Civic leaders around the world are looking to automate the infrastructures that make their cities run in a drive to reduce costs and cope with rising populations. From transit networks and utilities, through to refuse collection and streetlighting, making services “smart” by connecting devices to the Internet is appealing to those managing cities and large towns. In fact, UBS predicts that Asia’s smart city market could reach US$800b in 2025. The UN projects that 66% of the population in Southeast Asia will be living in urban areas by 2050, and many of its cities are looking to smart solutions to address their challenges.
However, in their rush to automate their cities, civic managers need to ensure that they also build in cybersecurity to protect them from threats.
The severity of the threat
The benefits of generating data-based insights from IoT-powered smart cities, as well as the convenience of remote operations, hinge on the convergence of IT and OT (operational technology) for maximum connectivity.
However, IoT devices often run on operating systems that have vulnerabilities that are challenging to patch, or simply no longer supported. For instance, IPnet is still an integral part of the operating systems of smart devices used in connected cities, despite being unsupported since 2006. Combined with the reality that there are likely to be hundreds of thousands of these devices connecting to an OT network, that presents a huge, exposed attack surface for attackers to exploit.
Already, 88% of organisations in Asia Pacific have experienced at least one IoT-related security breach, the highest rate in the world.
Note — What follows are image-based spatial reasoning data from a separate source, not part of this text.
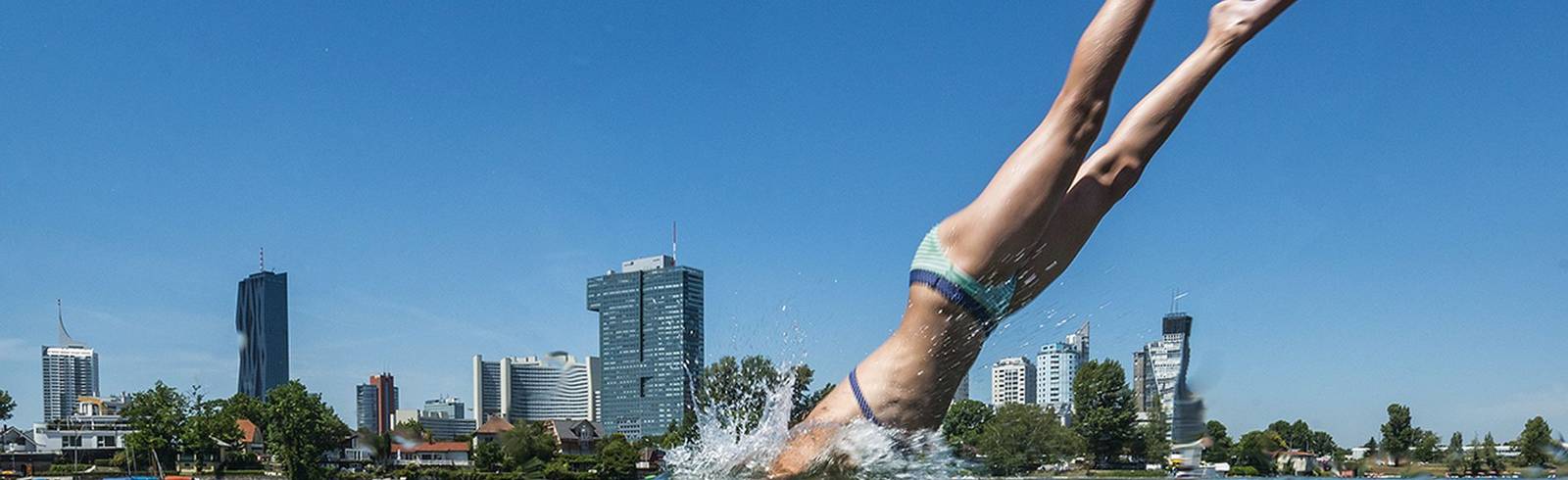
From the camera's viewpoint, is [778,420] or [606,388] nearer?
[778,420]

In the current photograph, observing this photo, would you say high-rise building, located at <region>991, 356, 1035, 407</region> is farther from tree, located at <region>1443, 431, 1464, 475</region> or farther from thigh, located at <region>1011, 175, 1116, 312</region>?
tree, located at <region>1443, 431, 1464, 475</region>

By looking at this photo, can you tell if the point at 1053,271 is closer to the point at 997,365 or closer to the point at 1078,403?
the point at 997,365

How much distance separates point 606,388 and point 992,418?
9253 cm

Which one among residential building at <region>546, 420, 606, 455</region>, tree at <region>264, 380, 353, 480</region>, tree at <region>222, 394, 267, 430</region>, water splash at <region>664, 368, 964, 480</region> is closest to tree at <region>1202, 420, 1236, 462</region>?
water splash at <region>664, 368, 964, 480</region>

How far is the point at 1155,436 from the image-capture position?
404 centimetres

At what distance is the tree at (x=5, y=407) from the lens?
360 ft

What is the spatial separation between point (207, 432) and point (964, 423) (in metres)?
92.8

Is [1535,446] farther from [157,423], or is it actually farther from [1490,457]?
[157,423]

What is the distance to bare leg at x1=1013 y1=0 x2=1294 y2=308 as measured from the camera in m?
1.84

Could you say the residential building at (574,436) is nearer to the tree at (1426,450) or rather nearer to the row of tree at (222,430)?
the row of tree at (222,430)

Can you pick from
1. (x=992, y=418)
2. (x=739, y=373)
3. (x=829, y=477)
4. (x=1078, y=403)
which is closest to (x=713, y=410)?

This is likely to be exacerbated by the rollout of 5G networks, which provides a better way for not only devices to connect to OT networks, but also cybercriminals.
What might be attacked?
Public services can be made more time- and cost-efficient through automation and connectivity. However, with each service that is brought online, smart cities are exposing themselves and their citizens to the risk of large-scale threats.
Take streetlighting for example. By 2026, Asia Pacific is set to be home to a third of all smart streetlight installations worldwide, the bulk of which include central management systems. In Jakarta, remote monitoring and control of streetlights has allowed the city to save energy during off-peak hours, and to deploy repair crews only when necessary.
Streetlighting is vital for towns and cities as it helps enhance quality of life, improve public safety, and reduce traffic accidents. Conversely, a cyberattack knocking out an entire streetlighting system could endanger commuters.
There is also the reality that alongside the potential to cause widespread chaos, cybercriminals are likely to want to break into these systems to steal the data, including personally identifiable information, on which they run.
While IoT could transform how cities are managed, these advantages can be wiped out by a single cyberattack. As such, cybersecurity must be a priority when making any infrastructure “smart”.
However, public servants often lack cybersecurity expertise. In 2018, Singapore faced what authorities dubbed its "most serious personal data breach" when the personal information of 1.5 million patients was leaked in a cyberattack, which has been attributed to system vulnerabilities and weak passwords. This should be of concern to smart city managers, as it doesn’t take long once a threat actor is in an IT network to move laterally into the OT that a smart city runs on if there is not proper segmentation between the two.
Local authorities must also ensure existing staff are trained to be “cyber aware”, so that their actions don’t compromise their networks’ security. They must also recruit or train a cybersecurity team that understands the difference between managing and protecting IT and OT networks.
The other piece of the puzzle is to invest in technology that provides detailed oversight into everything on a city’s IT and OT networks. Knowing granular details such as a device’s make, model, OS and IP address through to risk level and update schedule, the IT security team will be able to identify and mitigate any vulnerabilities on their networks. As IoT and OT environments use unique communication protocols, this requires specialised solutions that can recognise them.
Once they know what is running on the network, security professionals also need to know how assets should be running, so that they can detect any anomalies. This requires continuous automated monitoring that can present contextualised alerts ranked by level of severity, providing security teams with all the information they need to tackle potential risks in priority order. Such solutions also help reduce time wasted dealing with false positives and low risk alerts.
When building physical infrastructures, a key consideration for civic managers and leaders has always been safety and security. The same now has to be true when building OT infrastructures in the age of IoT.